I seem to have more and more of follow-up appointments, and more and more of medications to buy. This is crazy. Utter madness. My money is running out very quickly. And after this month’s pay out, i may be income-less for the rest of the year. That’s a very scary thought. Frightening actually.
It is also very frustrating how my medical records are all over the country. I used to have ALL my medical records in one hospital, which is my family hospital, and also my employer. Now it’s scattered through 3 hospitals and 1 medical centre, and that is why i am guilty of polypharmacy. It creates those dreadful long stories which i have to narrate again and again. And it would also mean that i have to be VERY AWARE of my treatment so that nothing gets missed out, as well as the medications and dosages that i am on.
But i guess i am fortunate. I only have a doctor’s follow-ups in the medical centre, and the rest are all at our family hospital. Soon enough, i’ll have another follow-up in another hospital, and then i’ll get a headache. I’m already holding 4 appointment cards in the hospital, and 1 in the medical centre.
Also very fortunate to have my bloods monitored by one doctor, because it means i don’t have to be poked unnecessarily. But the polypharmacy means that if i do get transaminitis again, all the medications have to stop because we wouldn’t know which drug was the offending one. It used to be so straightforward. Transaminitis? Stop the RA meds, which were the only meds i took. *meh*
Hoping for a transaminitis-free year this year. And hoping that my RA goes into remission this year. It’s really been too long, and i think i deserve to be pain-free.

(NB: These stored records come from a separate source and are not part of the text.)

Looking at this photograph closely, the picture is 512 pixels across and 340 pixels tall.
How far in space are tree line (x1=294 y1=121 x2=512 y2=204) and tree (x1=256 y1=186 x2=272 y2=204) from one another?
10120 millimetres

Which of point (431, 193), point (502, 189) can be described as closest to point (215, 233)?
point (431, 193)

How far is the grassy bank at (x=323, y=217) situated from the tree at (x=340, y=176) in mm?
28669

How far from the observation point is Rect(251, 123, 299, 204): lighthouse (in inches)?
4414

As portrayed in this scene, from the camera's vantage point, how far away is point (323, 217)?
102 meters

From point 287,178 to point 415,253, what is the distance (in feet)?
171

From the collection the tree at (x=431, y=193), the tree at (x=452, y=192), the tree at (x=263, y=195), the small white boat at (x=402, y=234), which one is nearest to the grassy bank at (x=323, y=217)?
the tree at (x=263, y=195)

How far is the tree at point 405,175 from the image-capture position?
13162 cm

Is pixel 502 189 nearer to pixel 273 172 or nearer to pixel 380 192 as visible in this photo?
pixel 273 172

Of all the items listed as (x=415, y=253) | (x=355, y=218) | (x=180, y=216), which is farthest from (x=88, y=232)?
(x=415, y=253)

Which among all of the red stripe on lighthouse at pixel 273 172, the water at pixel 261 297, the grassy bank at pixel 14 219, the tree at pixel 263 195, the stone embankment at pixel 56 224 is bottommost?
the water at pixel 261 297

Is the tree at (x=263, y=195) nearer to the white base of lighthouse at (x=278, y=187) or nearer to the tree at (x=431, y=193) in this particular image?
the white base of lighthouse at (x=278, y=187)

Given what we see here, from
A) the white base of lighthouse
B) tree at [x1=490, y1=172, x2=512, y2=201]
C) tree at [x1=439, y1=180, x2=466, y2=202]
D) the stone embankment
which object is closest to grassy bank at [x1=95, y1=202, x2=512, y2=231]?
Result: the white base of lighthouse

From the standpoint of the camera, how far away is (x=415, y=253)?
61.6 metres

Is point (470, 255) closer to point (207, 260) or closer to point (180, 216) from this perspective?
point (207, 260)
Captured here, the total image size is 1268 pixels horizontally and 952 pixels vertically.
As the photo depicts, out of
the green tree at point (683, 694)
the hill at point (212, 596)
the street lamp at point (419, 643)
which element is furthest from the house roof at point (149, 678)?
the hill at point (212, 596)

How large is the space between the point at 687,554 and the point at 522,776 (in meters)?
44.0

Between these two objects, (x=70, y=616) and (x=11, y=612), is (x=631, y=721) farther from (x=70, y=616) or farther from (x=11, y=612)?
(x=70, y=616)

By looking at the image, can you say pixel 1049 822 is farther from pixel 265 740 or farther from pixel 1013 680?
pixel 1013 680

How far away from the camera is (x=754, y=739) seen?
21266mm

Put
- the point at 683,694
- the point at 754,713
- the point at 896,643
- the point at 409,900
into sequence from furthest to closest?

Saw the social worker which my rheumy referred me to, and i was utterly EMBARRASSED. It’s the second time being told that there will be no grounds to apply a subsidy for my biologics, and i am painfully aware of it. The only reason why i am trying is because my parents are stingy people who don’t realise that our financial situation is too good for any form of assistance. Now that i’ve got turned down twice, they should know better. They better do.
Diclofenac doesn’t seem to be kicking in. Shoulder pain still unrelenting. Didn’t get the call i was supposed to get from rheumy. Now my pain issues are still unresolved. Quetiapine made me so darn sleepy. So at least now the sleep issue is almost resolved. I got Mercilon(which also means there is one more doctor’s expectations to live up to) to re-regulate my haywire periods, and hoping that my skin becomes clear of zits. And the weight. I gotta watch my weight now that i am back on mirtazapine and oral contraceptives.
I’m so free yet so busy. *meh* What the hell.